The RTO also said it will limit congestion charges in the forward auction to situations in which constraint changes lead to a less than one-day-in-five-years loss-of-load expectation. MISO’s prior draft allowed congestion charges to occur anytime a locational constraint binds and proved more restrictive under the forward auction than the prompt Planning Resource Auction. The change will maintain the relationship between the variable reliability target and the quantity of capacity procured for competitive retail demand, MISO said.
Consumers Energy’s Jeff Beattie noted that MISO’s retail-choice areas are “heavily interconnected” and said he doubted the new cost allocation would ever occur.
Jeff Bladen, executive director of MISO market services, agreed that new congestion costs would only occur under “extreme circumstances” when incremental resources are need to step in for megawatts that cannot be delivered.
“In a sense, it’s a replacement charge because the constraints modeled need to be changed,” Bladen said.

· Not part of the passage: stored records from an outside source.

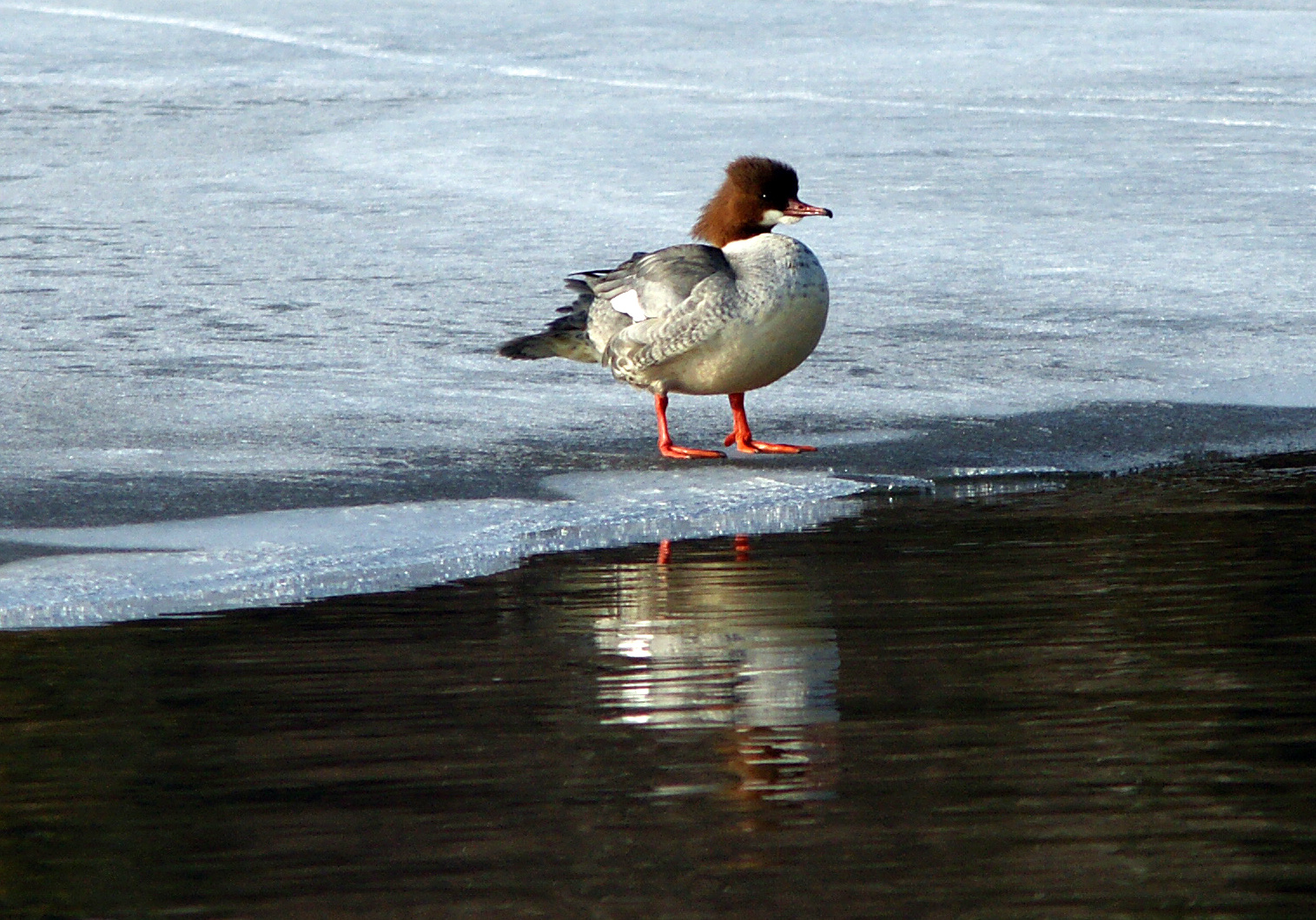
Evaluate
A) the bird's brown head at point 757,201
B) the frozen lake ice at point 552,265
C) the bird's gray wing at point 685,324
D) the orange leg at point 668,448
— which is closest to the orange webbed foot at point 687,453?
the orange leg at point 668,448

He said the charge is needed because MISO “can’t guarantee feasibility three years into the future.” He noted that ISO-NE, NYISO and PJM use a similar method.
Peak Load Contribution
The addition of a peak load contribution calculation was intended to “alleviate retail customer risk from their purchase/offer obligations” in the forward auction against any PLC changes that take place in the PRA, MISO said.
Bladen said the PLC provides “equal footing between demand and supply resources that enter into the forward auction.”
Materiality Test
The materiality threshold determines whether local resource zones will be included in the forward auction. It will be used in Michigan and Wisconsin, where the zonal boundaries traverse state lines.
The original proposal would have determined materiality based on the potential impact of competitive retail demand on the systemwide LOLE and could change from year to year.
Under the revision, MISO would determine materiality based on the greater of the LOLE impact and a fixed percentage (0.5%) of the systemwide planning reserve margin requirement.
MISO said the change provides a “reasonable balance” between reliability and certainty.
Filing Delay Sought
Several stakeholders asked for a delay in the filing to better understand the latest changes.
“This congestion charge is just not clear yet,” Indianapolis Power and Light’s Ted Leffler said.
Minnesota Public Utilities Commission staffer Hwikwon Ham said he wasn’t yet comfortable with wording on the Tariff changes.
RASC Chair Gary Mathis said if the subcommittee demanded a filing delay, it would only be taken under advisement by MISO. The next scheduled meeting of the RASC will be held on Nov. 2, a day after MISO’s projected filing date.
Bladen said MISO is “very proud of how the proposal has evolved and the balance it strikes.”
“Thanks for your comments and contributions,” he said.